__ASSIGNMENT__
Every entry needs to be duplicated exactly.

__INFORMATION__
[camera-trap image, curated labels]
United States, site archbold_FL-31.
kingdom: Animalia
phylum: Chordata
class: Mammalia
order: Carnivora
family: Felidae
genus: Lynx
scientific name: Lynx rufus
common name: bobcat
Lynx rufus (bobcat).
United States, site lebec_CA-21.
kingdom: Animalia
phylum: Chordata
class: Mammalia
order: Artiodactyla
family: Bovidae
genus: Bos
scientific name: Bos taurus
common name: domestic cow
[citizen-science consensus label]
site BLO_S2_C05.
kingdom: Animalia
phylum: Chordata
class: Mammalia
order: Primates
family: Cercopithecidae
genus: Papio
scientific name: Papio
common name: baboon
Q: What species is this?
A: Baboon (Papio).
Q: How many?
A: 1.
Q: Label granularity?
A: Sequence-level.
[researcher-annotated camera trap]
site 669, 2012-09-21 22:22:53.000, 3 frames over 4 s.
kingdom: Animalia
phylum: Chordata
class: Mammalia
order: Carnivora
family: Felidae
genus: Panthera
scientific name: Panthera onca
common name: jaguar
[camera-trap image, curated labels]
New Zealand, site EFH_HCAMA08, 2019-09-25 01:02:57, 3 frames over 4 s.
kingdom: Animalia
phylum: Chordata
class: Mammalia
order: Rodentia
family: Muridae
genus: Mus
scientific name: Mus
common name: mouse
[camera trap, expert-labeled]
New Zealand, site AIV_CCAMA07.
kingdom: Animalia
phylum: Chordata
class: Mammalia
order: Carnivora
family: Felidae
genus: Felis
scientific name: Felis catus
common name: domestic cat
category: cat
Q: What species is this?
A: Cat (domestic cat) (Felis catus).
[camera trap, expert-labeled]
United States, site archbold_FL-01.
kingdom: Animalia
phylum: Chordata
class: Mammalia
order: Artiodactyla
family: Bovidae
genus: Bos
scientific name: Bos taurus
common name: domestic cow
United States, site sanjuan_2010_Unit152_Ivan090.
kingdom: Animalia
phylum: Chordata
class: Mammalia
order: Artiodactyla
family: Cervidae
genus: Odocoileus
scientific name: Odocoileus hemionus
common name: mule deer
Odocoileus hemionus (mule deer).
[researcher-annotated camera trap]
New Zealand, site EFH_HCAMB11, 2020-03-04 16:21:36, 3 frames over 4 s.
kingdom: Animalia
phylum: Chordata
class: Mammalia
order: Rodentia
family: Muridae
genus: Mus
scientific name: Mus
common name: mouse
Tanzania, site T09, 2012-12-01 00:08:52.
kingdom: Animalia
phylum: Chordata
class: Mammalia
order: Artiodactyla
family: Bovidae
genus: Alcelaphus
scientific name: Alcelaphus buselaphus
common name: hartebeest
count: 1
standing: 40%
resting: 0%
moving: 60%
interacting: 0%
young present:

__ANSWER SPACE__
[camera-trap image, curated labels]
United States, site archbold_FL-31.
kingdom: Animalia
phylum: Chordata
class: Mammalia
order: Carnivora
family: Felidae
genus: Lynx
scientific name: Lynx rufus
common name: bobcat
Lynx rufus (bobcat).
United States, site lebec_CA-21.
kingdom: Animalia
phylum: Chordata
class: Mammalia
order: Artiodactyla
family: Bovidae
genus: Bos
scientific name: Bos taurus
common name: domestic cow
[citizen-science consensus label]
site BLO_S2_C05.
kingdom: Animalia
phylum: Chordata
class: Mammalia
order: Primates
family: Cercopithecidae
genus: Papio
scientific name: Papio
common name: baboon
Q: What species is this?
A: Baboon (Papio).
Q: How many?
A: 1.
Q: Label granularity?
A: Sequence-level.
[researcher-annotated camera trap]
site 669, 2012-09-21 22:22:53.000, 3 frames over 4 s.
kingdom: Animalia
phylum: Chordata
class: Mammalia
order: Carnivora
family: Felidae
genus: Panthera
scientific name: Panthera onca
common name: jaguar
[camera-trap image, curated labels]
New Zealand, site EFH_HCAMA08, 2019-09-25 01:02:57, 3 frames over 4 s.
kingdom: Animalia
phylum: Chordata
class: Mammalia
order: Rodentia
family: Muridae
genus: Mus
scientific name: Mus
common name: mouse
[camera trap, expert-labeled]
New Zealand, site AIV_CCAMA07.
kingdom: Animalia
phylum: Chordata
class: Mammalia
order: Carnivora
family: Felidae
genus: Felis
scientific name: Felis catus
common name: domestic cat
category: cat
Q: What species is this?
A: Cat (domestic cat) (Felis catus).
[camera trap, expert-labeled]
United States, site archbold_FL-01.
kingdom: Animalia
phylum: Chordata
class: Mammalia
order: Artiodactyla
family: Bovidae
genus: Bos
scientific name: Bos taurus
common name: domestic cow
United States, site sanjuan_2010_Unit152_Ivan090.
kingdom: Animalia
phylum: Chordata
class: Mammalia
order: Artiodactyla
family: Cervidae
genus: Odocoileus
scientific name: Odocoileus hemionus
common name: mule deer
Odocoileus hemionus (mule deer).
[researcher-annotated camera trap]
New Zealand, site EFH_HCAMB11, 2020-03-04 16:21:36, 3 frames over 4 s.
kingdom: Animalia
phylum: Chordata
class: Mammalia
order: Rodentia
family: Muridae
genus: Mus
scientific name: Mus
common name: mouse
Tanzania, site T09, 2012-12-01 00:08:52.
kingdom: Animalia
phylum: Chordata
class: Mammalia
order: Artiodactyla
family: Bovidae
genus: Alcelaphus
scientific name: Alcelaphus buselaphus
common name: hartebeest
count: 1
standing: 40%
resting: 0%
moving: 60%
interacting: 0%
young present:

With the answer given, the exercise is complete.